(RECORD SET)
┌──

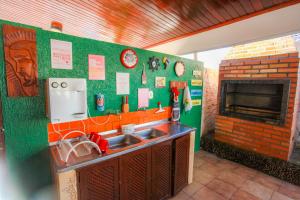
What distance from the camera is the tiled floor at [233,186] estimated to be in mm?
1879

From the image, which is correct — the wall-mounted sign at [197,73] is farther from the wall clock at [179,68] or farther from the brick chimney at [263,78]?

└──
┌──

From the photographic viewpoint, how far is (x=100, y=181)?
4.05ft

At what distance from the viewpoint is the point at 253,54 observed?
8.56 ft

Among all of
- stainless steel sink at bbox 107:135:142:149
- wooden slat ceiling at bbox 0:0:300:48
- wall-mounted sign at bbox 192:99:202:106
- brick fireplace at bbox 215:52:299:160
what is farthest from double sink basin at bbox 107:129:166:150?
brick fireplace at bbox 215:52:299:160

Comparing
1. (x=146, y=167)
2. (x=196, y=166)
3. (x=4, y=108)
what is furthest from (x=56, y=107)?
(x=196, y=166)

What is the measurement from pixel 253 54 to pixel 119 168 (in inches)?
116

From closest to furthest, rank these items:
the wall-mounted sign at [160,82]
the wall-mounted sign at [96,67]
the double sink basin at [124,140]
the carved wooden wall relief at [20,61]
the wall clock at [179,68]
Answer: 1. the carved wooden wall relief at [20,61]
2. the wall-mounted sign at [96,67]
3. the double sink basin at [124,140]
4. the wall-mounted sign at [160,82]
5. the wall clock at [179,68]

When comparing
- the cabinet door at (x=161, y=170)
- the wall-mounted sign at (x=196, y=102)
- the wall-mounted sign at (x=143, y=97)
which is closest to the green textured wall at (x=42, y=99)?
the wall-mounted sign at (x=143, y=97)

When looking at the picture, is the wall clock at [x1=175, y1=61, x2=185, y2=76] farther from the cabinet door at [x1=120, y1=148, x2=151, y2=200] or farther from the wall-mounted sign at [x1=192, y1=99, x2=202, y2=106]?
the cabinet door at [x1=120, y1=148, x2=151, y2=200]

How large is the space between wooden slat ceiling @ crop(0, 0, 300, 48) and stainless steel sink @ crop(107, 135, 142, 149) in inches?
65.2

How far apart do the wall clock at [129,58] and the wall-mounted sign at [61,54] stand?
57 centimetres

└──

Update the records from the line with "From closest to" up to and including the line with "57 centimetres" by replacing "green textured wall" with "green tiled wall", keeping everything else the same. Give back only those lines.

From closest to furthest, rank these items:
the wall-mounted sign at [160,82]
the wall-mounted sign at [96,67]
the double sink basin at [124,140]
the carved wooden wall relief at [20,61]
the wall clock at [179,68]
Answer: 1. the carved wooden wall relief at [20,61]
2. the wall-mounted sign at [96,67]
3. the double sink basin at [124,140]
4. the wall-mounted sign at [160,82]
5. the wall clock at [179,68]

When comparing
- the cabinet door at (x=161, y=170)
- the wall-mounted sign at (x=196, y=102)
- the wall-mounted sign at (x=143, y=97)
which is closest to the green tiled wall at (x=42, y=99)?
the wall-mounted sign at (x=143, y=97)

When looking at the picture, is the wall clock at [x1=175, y1=61, x2=185, y2=76] farther from the cabinet door at [x1=120, y1=148, x2=151, y2=200] or farther from the wall-mounted sign at [x1=192, y1=99, x2=202, y2=106]?
the cabinet door at [x1=120, y1=148, x2=151, y2=200]

How large is the space between wooden slat ceiling @ crop(0, 0, 300, 48) and stainless steel sink @ crop(107, 135, 142, 149) in inches?
65.2

How far apart do the wall clock at [129,58] and the wall-mounted sign at [61,54] stand?
57 centimetres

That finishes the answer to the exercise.